Kini ketika dewasa, Viona bekerja di dunia pelayanan, berhadapan dengan banyak nasabah dengan karakter yang beragam.
Tidak mudah, namun ia menjalaninya dengan sikap yang selalu ramah dan tenang.
Baginya, tersenyum bukan sekadar kewajiban pekerjaan, tetapi pilihan untuk menghadirkan kenyamanan bagi setiap orang yang ditemuinya.
“Suka dukanya banyak,” tuturnya, “tapi kita harus tetap ramah karena berada di bagian pelayanan.”
Dari sana, kita melihat seorang perempuan yang menjadikan empati sebagai bahasa sehari-harinya.
Di balik kesibukan, Viona tetap memiliki ruang kecil untuk dirinya sendiri.
Ia menyukai pantai, mungkin karena di sana ia merasa bebas seperti angin kampung tempat ia dibesarkan.
Ia senang berbelanja, menikmati hal-hal sederhana yang membuat hari-harinya berwarna.

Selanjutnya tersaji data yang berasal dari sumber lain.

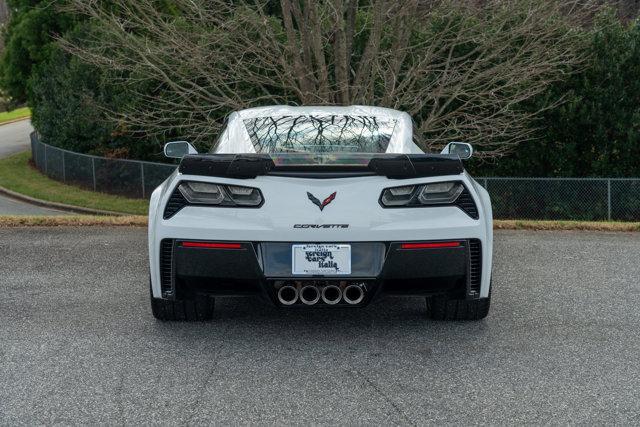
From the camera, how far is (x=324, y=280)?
560cm

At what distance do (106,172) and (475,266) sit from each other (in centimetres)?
2221

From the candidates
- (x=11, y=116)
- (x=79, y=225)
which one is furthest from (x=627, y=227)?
(x=11, y=116)

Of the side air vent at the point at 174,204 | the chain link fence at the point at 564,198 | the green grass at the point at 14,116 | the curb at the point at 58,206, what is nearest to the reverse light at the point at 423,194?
the side air vent at the point at 174,204

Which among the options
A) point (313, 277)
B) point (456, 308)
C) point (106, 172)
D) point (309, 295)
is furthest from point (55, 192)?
point (313, 277)

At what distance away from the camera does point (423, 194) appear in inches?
226

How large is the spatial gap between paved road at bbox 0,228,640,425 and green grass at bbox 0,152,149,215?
16836 mm

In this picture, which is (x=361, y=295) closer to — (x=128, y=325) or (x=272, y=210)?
(x=272, y=210)

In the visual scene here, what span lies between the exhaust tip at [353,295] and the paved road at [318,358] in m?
0.28

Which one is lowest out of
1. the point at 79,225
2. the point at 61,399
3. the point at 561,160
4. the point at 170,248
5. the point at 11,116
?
the point at 11,116

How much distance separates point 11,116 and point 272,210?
214ft

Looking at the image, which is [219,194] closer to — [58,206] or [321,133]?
[321,133]

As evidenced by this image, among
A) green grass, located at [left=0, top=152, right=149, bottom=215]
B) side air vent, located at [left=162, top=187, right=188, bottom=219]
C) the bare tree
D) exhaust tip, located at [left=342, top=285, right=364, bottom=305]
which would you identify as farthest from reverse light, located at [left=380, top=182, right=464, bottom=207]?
green grass, located at [left=0, top=152, right=149, bottom=215]

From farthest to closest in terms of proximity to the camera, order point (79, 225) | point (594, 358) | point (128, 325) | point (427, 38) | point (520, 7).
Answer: point (427, 38) < point (520, 7) < point (79, 225) < point (128, 325) < point (594, 358)

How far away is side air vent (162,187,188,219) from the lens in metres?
5.80
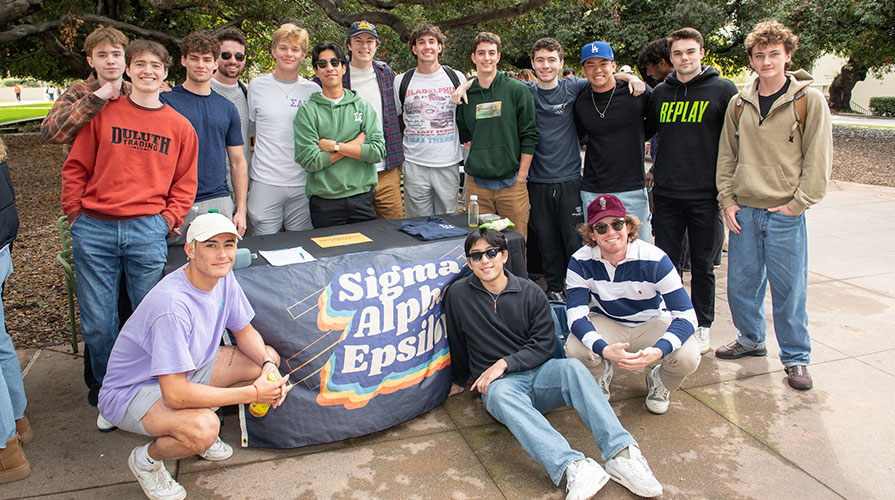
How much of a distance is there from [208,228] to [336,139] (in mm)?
1747

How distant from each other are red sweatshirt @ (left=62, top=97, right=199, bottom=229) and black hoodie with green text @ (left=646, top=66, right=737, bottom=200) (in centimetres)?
314

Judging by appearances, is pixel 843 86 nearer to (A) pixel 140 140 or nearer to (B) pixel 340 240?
(B) pixel 340 240

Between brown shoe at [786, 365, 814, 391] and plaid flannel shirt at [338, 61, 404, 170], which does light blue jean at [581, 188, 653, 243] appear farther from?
plaid flannel shirt at [338, 61, 404, 170]

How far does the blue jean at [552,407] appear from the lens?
9.55 feet

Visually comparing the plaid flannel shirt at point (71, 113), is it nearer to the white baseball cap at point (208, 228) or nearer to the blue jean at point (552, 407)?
the white baseball cap at point (208, 228)

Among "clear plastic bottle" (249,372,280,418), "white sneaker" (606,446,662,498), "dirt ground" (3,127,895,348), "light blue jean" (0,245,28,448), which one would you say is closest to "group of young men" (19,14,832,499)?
"white sneaker" (606,446,662,498)

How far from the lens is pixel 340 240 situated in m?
3.88

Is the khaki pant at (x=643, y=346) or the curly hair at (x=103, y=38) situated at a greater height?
the curly hair at (x=103, y=38)

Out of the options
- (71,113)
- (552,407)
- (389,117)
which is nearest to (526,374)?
(552,407)

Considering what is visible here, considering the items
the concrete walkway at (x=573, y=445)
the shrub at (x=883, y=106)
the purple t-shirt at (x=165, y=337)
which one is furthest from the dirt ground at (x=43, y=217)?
the shrub at (x=883, y=106)

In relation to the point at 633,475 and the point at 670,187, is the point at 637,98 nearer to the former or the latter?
the point at 670,187

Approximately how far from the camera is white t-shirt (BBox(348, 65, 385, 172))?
15.9ft

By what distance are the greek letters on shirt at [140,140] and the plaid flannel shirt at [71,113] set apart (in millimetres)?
145

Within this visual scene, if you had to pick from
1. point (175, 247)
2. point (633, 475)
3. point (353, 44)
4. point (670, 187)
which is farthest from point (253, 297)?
point (670, 187)
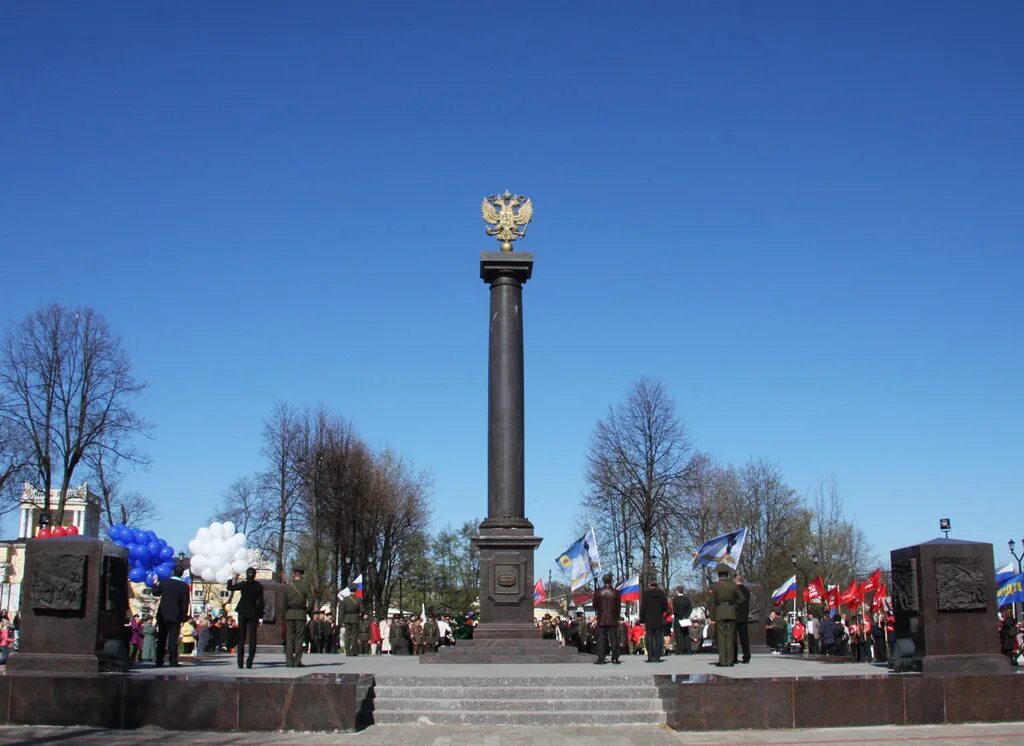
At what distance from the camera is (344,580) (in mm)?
52219

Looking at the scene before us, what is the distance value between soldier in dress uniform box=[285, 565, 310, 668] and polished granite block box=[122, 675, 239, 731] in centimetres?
487

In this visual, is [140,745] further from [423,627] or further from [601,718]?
[423,627]

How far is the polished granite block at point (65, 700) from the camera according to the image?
13.9m

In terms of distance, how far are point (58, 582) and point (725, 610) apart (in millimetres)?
11489

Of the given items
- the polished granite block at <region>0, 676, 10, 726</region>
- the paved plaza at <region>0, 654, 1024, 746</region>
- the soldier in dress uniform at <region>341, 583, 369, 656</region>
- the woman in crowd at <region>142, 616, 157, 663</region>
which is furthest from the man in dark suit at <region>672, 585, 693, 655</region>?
the polished granite block at <region>0, 676, 10, 726</region>

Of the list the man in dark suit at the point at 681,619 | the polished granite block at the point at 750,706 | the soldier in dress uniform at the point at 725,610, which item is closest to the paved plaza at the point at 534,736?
the polished granite block at the point at 750,706

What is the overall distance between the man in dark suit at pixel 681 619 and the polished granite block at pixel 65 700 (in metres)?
15.8

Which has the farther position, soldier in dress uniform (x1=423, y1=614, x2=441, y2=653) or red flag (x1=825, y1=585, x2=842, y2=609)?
red flag (x1=825, y1=585, x2=842, y2=609)

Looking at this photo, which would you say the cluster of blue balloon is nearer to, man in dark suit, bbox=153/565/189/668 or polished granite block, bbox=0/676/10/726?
man in dark suit, bbox=153/565/189/668

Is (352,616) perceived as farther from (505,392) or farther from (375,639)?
(505,392)

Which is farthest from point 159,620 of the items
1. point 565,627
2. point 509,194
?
point 565,627

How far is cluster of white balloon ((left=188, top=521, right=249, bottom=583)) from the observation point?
1177 inches

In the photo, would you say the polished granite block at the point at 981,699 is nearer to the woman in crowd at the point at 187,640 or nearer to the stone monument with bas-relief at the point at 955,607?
the stone monument with bas-relief at the point at 955,607

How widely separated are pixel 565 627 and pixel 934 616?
68.9 ft
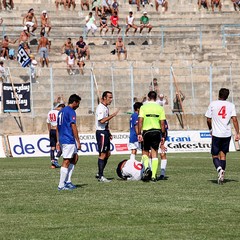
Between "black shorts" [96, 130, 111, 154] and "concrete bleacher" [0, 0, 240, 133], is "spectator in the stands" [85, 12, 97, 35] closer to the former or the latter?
"concrete bleacher" [0, 0, 240, 133]

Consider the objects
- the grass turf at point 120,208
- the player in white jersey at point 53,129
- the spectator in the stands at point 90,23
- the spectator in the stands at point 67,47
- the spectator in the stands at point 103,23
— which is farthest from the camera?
the spectator in the stands at point 103,23

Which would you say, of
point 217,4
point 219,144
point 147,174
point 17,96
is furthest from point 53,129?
point 217,4

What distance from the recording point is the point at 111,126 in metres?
46.1

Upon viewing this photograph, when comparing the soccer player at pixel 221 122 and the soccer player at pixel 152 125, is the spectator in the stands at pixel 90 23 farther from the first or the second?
the soccer player at pixel 221 122

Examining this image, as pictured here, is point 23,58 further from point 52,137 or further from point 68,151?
point 68,151

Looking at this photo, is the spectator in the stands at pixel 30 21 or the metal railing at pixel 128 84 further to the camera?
the spectator in the stands at pixel 30 21

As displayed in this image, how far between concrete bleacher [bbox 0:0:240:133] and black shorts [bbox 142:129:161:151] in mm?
22291

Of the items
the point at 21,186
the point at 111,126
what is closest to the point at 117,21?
the point at 111,126

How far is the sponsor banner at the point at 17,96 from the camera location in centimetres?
4528

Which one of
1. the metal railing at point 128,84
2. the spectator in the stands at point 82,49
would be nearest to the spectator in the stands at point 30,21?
the spectator in the stands at point 82,49

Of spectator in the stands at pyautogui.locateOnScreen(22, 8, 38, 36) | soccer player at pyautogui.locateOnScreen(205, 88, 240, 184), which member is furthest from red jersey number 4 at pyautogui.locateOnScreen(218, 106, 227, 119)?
spectator in the stands at pyautogui.locateOnScreen(22, 8, 38, 36)

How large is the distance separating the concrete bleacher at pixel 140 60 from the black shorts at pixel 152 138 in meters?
22.3

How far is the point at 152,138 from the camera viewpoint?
22969 millimetres

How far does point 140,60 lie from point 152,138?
2904 cm
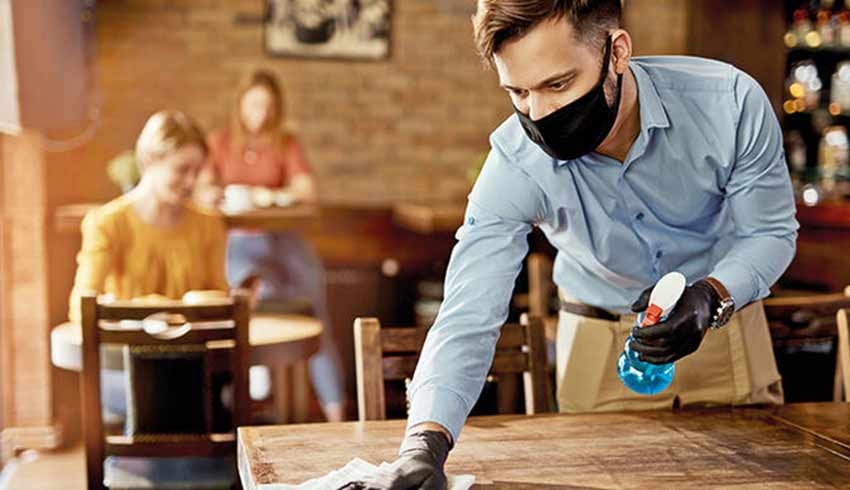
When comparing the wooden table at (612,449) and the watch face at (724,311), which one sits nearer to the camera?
the wooden table at (612,449)

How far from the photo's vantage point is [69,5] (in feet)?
13.4

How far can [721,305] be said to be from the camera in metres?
1.65

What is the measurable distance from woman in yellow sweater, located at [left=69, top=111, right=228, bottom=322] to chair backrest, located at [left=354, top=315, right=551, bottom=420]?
134cm

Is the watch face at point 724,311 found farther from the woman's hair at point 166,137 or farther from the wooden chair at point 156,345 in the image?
the woman's hair at point 166,137

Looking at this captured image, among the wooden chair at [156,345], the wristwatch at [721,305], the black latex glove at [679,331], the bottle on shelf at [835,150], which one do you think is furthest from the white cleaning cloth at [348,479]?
the bottle on shelf at [835,150]

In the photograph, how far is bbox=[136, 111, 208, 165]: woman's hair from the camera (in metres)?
3.19

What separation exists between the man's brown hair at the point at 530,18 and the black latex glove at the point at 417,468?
61 cm

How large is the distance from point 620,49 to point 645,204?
12.0 inches

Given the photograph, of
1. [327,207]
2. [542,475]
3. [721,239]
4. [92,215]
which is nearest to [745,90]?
[721,239]

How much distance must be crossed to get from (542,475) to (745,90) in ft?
2.51

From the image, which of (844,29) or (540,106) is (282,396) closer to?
(540,106)

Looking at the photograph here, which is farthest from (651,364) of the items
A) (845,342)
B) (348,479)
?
(845,342)

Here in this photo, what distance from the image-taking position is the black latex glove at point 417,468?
1.39m

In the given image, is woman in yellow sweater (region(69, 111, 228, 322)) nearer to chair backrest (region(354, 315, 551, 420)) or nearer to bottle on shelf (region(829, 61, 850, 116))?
chair backrest (region(354, 315, 551, 420))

Viona tahu bagaimana merawat dirinya, sekaligus menjaga kewarasan di tengah rutinitas.
Harapannya pun sederhana namun penuh makna: kesehatan untuk semua, pekerjaan yang lancar, rezeki yang dipermudah, serta dikelilingi orang-orang baik.
Viona ingin menjadi berkat bagi sesama, menjadi seseorang yang kehadirannya membawa cahaya, meski masa kecilnya dulu minim pelukan.
Dan yang paling menyentuh, Viona percaya bahwa setiap orang, termasuk dirinya memiliki potensi yang luas.

“Kamu bisa menjadi segalanya, kamu bisa menjadi banyak hal yang dimiliki orang lain,” ucapnya.
Sebuah kalimat yang lahir dari pengalaman, bukan sekadar motivasi.
Viona Rampengan adalah bukti bahwa masa lalu tidak menentukan masa depan. Ia tumbuh dari keterbatasan, namun memilih menjadi pribadi yang hangat.
Ia pernah merasa sendiri, namun kini ia justru berusaha menjadi cahaya bagi banyak orang.
Dari Luwuk ke tempat ia berdiri hari ini, langkahnya adalah inspirasi bagi siapa pun yang sedang belajar berdamai dengan hidup.